Modeling Anesthetic Developmental Neurotoxicity Using Human Stem Cells

Abstract

Mounting preclinical evidence in rodents and nonhuman primates has demonstrated that prolonged exposure of developing animals to general anesthetics can induce widespread neuronal cell death followed by long-term memory and learning disabilities. In vitro experimental evidence from cultured neonatal animal neurons confirmed the in vivo findings. However, there is no direct clinical evidence of the detrimental effects of anesthetics in human fetuses, infants, or children. Development of an in vitro neurogenesis system using human stem cells has opened up avenues of research for advancing our understanding of human brain development and the issues relevant to anesthetic-induced developmental toxicity in human neuronal lineages. Recent studies from our group, as well as other groups, showed that isoflurane influences human neural stem cell proliferation and neurogenesis, whereas ketamine induces neuroapoptosis.

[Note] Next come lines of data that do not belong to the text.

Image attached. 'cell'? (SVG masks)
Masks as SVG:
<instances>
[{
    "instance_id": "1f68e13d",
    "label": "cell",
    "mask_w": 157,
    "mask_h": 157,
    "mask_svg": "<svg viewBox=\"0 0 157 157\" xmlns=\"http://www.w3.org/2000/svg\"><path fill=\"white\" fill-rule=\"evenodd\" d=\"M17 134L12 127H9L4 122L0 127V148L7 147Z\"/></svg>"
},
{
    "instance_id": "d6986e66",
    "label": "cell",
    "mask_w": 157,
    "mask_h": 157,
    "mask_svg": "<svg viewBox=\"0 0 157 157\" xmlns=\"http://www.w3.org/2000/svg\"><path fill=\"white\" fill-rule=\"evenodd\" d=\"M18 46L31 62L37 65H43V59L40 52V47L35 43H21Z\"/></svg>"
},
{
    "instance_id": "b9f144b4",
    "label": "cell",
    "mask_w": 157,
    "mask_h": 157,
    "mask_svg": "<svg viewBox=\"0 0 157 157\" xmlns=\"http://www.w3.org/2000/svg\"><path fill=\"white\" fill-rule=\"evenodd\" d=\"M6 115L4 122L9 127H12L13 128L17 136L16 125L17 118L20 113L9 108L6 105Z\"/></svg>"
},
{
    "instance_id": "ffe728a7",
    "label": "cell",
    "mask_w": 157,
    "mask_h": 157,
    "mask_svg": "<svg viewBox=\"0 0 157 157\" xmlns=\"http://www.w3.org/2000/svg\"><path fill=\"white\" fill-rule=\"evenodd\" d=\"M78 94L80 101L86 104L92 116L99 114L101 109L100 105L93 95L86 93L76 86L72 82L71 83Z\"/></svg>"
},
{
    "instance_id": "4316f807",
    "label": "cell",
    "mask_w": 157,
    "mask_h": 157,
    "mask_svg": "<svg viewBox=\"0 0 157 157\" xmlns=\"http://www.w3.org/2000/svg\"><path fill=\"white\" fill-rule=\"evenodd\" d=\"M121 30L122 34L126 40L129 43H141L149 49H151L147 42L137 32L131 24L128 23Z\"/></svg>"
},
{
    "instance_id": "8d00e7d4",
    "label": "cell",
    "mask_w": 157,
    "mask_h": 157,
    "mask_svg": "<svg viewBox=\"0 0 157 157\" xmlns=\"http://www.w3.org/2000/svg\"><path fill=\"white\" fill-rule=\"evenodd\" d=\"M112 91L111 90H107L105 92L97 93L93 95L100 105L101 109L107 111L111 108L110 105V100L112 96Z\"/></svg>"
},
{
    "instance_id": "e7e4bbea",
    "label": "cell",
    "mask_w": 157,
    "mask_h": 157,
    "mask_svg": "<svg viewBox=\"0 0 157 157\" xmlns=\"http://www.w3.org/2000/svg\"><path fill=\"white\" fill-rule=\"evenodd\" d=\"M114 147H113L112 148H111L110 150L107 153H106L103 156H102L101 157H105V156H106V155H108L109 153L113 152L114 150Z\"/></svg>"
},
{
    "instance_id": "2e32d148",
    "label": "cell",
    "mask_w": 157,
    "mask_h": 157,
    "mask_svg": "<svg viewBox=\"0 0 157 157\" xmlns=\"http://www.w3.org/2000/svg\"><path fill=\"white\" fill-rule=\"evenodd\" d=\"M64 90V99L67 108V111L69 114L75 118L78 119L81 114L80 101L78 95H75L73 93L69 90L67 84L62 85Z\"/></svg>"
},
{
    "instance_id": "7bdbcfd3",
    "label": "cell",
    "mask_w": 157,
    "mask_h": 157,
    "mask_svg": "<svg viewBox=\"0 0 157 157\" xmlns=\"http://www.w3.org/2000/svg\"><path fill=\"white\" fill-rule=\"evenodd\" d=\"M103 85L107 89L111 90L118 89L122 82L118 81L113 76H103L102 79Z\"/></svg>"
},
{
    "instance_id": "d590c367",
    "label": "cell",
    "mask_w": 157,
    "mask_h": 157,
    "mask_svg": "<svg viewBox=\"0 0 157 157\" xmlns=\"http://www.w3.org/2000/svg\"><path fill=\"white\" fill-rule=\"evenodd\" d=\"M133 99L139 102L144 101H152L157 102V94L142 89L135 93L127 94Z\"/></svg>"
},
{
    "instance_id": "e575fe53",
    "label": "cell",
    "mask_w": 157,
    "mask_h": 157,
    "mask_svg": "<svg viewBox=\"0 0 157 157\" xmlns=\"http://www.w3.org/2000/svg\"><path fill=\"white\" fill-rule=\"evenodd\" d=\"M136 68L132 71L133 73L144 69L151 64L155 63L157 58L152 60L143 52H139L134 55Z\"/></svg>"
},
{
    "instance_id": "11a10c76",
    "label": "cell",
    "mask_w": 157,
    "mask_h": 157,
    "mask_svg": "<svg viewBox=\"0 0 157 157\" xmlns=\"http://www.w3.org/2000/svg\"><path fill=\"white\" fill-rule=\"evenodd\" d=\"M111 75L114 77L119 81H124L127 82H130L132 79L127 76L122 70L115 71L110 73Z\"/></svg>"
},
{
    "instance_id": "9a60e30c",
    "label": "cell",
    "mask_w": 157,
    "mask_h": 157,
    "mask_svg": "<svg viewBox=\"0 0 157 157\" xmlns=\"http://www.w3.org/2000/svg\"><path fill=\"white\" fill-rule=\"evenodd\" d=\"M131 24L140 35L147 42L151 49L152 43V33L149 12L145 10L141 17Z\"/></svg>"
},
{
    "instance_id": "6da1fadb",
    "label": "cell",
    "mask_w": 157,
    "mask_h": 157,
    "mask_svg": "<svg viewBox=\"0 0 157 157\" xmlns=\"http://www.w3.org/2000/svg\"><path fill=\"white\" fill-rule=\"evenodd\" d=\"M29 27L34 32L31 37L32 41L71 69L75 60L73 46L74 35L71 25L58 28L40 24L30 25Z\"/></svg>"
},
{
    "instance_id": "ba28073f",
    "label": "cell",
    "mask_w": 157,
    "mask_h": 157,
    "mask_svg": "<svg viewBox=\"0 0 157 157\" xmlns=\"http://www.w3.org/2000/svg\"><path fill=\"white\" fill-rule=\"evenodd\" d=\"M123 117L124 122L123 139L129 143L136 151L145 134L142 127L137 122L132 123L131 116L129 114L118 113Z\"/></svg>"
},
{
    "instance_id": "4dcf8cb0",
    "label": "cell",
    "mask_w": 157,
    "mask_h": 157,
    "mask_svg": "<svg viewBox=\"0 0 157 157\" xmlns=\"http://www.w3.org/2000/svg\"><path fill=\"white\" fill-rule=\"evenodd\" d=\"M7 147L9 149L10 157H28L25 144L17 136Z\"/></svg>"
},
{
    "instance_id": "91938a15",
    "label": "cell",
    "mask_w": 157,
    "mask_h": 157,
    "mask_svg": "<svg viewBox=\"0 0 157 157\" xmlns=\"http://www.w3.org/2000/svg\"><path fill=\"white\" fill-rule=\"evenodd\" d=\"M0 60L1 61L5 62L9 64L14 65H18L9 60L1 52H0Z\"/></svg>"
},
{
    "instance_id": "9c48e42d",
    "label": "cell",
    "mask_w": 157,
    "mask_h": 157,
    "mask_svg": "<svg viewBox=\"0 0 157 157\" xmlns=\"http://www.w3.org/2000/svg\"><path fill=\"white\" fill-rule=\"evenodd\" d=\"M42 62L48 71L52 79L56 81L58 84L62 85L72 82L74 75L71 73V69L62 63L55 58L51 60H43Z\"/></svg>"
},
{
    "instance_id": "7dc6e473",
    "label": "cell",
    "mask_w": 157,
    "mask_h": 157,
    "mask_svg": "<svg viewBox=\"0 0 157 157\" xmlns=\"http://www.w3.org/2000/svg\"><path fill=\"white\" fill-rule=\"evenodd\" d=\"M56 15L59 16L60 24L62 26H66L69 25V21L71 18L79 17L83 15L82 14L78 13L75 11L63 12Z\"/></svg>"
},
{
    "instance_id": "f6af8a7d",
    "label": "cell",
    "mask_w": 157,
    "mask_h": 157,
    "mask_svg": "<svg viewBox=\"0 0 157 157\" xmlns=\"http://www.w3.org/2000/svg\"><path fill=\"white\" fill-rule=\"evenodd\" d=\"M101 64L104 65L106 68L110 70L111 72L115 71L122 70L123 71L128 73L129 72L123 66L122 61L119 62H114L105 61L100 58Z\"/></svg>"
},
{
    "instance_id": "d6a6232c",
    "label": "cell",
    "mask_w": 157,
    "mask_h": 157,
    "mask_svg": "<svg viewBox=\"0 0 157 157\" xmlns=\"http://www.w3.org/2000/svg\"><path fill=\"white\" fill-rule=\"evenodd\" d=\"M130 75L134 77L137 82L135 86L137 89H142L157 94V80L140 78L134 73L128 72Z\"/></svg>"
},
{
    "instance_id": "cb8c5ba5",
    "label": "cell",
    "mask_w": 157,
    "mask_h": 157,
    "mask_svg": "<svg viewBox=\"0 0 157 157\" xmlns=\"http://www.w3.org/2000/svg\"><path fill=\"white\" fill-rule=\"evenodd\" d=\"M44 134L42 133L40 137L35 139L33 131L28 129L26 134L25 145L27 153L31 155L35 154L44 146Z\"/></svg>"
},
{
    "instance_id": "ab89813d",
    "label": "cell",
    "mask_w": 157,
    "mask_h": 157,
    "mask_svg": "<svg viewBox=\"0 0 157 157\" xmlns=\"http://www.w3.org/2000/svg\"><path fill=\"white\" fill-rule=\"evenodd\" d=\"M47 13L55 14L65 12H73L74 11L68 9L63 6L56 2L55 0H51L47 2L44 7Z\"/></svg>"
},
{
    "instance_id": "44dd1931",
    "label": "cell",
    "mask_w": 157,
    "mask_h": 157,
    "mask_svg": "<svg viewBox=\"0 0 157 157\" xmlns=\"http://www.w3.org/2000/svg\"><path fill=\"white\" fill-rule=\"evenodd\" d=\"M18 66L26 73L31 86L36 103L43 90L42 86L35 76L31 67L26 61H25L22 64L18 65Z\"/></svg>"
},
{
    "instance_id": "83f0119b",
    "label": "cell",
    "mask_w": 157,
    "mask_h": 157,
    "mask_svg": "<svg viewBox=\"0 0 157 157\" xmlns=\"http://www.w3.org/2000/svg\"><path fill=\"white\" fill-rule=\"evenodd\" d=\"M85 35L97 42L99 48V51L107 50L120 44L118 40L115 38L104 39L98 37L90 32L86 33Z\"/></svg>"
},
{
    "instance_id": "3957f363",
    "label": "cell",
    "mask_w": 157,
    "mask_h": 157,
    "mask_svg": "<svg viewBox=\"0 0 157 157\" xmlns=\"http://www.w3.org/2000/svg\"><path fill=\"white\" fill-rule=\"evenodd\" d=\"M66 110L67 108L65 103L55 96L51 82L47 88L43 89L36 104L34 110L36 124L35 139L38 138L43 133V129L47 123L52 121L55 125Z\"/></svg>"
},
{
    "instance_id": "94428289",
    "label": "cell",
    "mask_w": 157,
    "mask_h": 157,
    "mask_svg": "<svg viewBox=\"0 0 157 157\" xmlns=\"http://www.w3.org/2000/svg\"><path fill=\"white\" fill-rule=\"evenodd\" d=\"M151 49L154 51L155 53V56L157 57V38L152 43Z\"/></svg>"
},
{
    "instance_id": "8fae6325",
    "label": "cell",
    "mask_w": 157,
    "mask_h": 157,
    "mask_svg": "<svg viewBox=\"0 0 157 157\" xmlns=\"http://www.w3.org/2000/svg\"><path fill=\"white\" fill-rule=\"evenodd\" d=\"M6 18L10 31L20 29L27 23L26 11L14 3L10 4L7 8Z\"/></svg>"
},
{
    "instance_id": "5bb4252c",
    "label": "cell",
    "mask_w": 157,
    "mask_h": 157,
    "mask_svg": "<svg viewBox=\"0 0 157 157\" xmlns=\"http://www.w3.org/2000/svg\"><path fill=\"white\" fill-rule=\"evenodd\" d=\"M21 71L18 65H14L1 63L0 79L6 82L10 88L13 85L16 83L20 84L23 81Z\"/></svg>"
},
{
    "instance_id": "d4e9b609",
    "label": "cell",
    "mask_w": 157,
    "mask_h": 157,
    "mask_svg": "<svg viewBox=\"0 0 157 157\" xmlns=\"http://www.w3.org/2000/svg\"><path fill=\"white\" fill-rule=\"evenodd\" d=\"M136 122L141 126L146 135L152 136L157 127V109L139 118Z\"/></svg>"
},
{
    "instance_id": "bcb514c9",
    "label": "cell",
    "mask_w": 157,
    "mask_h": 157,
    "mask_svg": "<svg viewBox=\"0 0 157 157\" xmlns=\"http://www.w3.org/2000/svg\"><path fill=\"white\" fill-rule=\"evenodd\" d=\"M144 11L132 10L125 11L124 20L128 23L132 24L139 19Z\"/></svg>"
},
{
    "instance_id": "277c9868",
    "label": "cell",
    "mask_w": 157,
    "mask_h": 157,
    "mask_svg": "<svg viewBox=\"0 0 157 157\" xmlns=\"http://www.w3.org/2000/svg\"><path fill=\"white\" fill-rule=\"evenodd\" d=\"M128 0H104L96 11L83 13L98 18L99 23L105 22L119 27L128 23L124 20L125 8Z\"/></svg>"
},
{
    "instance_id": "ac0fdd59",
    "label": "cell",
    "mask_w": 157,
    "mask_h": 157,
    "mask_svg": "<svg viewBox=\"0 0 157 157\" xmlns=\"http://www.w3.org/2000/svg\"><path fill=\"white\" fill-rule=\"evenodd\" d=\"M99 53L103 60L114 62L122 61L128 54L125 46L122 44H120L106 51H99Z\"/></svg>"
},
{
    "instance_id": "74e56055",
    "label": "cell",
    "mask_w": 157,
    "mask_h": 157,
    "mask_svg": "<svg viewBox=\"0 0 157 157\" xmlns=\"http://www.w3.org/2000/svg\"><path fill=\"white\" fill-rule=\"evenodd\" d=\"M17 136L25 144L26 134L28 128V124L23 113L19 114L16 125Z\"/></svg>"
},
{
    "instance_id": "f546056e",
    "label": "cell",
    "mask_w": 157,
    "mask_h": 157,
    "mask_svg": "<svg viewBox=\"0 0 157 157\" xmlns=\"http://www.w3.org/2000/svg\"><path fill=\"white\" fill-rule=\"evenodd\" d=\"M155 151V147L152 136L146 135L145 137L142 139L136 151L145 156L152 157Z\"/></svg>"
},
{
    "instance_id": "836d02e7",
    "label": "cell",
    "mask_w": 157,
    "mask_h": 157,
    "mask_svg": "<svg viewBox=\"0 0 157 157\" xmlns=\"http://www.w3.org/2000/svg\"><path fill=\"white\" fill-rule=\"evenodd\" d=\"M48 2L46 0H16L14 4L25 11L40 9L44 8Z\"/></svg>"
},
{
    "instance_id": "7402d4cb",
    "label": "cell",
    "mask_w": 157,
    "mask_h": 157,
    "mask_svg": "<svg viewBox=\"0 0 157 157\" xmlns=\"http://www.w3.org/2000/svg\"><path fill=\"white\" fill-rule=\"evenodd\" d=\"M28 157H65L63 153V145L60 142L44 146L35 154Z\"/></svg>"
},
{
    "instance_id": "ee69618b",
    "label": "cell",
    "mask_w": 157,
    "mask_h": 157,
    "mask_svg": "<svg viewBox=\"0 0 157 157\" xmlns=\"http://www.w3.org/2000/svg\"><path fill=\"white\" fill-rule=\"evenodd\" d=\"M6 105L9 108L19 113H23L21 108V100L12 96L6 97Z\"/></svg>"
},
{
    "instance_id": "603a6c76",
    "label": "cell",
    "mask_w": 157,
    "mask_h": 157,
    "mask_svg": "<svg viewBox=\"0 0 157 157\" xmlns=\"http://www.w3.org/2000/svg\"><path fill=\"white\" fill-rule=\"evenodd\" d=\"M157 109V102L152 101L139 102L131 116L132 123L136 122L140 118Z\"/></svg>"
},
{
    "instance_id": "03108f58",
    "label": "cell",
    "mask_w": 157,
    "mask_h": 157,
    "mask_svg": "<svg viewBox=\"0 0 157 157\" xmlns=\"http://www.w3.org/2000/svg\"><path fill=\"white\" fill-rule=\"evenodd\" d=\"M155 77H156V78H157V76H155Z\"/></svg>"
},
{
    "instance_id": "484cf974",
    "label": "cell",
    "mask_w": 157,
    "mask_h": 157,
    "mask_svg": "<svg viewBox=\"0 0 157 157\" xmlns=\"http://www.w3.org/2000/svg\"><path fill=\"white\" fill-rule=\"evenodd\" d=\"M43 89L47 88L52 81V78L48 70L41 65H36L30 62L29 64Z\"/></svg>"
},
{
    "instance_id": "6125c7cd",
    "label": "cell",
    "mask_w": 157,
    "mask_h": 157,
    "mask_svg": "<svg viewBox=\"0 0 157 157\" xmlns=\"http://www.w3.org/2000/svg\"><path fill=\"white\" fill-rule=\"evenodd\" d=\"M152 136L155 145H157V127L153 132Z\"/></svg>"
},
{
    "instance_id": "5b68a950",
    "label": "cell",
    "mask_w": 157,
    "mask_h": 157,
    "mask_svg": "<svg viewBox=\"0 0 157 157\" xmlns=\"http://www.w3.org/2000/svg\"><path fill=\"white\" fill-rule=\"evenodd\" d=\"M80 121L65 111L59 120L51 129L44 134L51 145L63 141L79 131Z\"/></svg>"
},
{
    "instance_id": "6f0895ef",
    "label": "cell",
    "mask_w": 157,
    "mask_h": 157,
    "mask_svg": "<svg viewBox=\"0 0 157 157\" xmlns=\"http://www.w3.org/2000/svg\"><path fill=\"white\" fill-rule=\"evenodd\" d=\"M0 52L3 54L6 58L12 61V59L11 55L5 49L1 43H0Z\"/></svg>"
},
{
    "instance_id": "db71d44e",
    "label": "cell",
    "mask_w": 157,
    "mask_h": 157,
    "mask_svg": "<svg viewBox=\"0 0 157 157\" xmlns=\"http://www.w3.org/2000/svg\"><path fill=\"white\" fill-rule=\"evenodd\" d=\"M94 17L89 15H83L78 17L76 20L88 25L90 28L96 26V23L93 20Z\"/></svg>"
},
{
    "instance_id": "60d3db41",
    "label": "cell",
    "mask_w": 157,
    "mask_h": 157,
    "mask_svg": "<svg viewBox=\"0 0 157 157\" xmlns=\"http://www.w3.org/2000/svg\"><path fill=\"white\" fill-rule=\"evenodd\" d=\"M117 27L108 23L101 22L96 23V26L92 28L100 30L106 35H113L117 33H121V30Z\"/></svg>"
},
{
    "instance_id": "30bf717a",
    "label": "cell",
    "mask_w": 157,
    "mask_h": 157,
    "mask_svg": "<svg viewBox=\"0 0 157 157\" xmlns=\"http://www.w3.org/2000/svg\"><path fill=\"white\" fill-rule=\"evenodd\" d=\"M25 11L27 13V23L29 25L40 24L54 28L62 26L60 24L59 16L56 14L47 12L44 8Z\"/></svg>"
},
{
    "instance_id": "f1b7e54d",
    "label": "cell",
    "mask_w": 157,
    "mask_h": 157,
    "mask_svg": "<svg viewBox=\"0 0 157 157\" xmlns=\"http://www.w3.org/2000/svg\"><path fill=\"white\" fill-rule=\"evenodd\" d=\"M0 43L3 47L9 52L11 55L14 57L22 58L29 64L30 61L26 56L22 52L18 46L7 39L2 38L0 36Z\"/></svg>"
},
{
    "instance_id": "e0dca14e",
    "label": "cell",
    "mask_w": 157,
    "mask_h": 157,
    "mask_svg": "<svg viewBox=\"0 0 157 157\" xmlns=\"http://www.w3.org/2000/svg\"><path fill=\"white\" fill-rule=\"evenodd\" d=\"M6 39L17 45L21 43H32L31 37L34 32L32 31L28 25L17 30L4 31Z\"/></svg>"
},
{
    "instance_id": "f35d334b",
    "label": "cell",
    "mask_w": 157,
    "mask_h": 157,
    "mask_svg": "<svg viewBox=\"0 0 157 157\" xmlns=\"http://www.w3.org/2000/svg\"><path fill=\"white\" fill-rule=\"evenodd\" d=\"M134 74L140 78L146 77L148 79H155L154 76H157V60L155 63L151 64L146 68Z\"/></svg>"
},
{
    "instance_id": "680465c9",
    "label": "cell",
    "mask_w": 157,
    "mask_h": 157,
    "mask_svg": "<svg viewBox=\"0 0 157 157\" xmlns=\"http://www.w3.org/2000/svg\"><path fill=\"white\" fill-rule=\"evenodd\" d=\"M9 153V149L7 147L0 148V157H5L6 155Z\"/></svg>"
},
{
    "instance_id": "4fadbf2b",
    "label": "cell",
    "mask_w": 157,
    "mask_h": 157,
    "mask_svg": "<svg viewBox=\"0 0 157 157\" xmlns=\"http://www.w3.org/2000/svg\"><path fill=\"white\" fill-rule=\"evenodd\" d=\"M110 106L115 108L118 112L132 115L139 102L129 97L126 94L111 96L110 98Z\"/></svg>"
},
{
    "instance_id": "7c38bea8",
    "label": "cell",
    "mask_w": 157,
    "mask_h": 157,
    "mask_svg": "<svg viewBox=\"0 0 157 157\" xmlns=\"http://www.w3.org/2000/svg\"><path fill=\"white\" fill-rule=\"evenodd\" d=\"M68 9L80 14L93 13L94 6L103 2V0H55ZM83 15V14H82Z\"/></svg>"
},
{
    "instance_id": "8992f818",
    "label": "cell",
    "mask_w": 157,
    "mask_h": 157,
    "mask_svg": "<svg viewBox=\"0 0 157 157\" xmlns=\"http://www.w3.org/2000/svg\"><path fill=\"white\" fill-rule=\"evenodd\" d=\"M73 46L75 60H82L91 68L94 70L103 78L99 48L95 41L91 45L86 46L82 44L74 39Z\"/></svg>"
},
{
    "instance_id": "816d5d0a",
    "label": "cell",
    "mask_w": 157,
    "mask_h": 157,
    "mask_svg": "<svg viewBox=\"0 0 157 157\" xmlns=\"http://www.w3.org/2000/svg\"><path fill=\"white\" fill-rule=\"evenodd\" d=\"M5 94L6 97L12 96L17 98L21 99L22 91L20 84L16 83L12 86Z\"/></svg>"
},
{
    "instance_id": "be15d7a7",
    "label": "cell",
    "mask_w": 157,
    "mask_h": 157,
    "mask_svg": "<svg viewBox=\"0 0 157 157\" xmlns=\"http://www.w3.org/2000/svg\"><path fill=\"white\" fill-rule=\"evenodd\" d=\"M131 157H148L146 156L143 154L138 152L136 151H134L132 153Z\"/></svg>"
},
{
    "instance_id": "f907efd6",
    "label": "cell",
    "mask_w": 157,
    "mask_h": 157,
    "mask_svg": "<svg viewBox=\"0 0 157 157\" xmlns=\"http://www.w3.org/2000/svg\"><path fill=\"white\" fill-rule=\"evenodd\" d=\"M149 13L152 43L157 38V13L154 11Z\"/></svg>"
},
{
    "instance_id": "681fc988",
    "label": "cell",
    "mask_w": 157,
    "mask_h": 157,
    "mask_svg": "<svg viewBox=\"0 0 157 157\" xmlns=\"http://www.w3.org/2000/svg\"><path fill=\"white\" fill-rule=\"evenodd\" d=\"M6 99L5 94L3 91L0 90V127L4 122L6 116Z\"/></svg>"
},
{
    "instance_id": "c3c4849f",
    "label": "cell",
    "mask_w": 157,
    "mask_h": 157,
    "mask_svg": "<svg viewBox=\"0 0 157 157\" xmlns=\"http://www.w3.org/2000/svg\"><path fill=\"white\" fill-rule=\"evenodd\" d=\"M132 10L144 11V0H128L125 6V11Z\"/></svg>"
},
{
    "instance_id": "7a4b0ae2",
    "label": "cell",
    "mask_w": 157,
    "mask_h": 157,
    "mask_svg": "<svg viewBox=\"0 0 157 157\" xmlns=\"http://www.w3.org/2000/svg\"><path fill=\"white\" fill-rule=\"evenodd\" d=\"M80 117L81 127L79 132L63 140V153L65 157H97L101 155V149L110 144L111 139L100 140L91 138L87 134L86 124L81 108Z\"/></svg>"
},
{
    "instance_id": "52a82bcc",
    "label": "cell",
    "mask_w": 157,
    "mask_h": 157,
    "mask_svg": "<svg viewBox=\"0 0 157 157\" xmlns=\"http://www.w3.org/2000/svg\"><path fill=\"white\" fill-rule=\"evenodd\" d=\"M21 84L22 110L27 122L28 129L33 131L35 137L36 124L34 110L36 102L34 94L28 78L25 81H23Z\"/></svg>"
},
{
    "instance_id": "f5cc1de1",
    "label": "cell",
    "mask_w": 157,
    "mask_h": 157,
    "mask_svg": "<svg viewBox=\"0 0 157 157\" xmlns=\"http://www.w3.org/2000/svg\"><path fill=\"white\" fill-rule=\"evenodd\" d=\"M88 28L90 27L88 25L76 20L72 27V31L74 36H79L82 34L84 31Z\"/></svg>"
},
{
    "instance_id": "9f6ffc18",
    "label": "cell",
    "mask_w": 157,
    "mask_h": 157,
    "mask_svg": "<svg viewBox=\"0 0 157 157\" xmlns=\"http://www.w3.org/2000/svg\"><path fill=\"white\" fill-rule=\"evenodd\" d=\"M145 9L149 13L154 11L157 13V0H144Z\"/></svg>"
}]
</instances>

Application of this high throughput in vitro stem cell neurogenesis approach is a major stride toward ensuring the safety of anesthetic agents in young children. This in vitro human model allows us to (1) screen the toxic effects of various anesthetics under controlled conditions during intense neuronal growth, (2) find the trigger for the anesthetic-induced catastrophic chain of toxic events, and (3) develop prevention strategies to avoid this toxic effect. In this article, we reviewed the current findings in anesthetic-induced neurotoxicity studies, specifically focusing on the in vitro human stem cell model.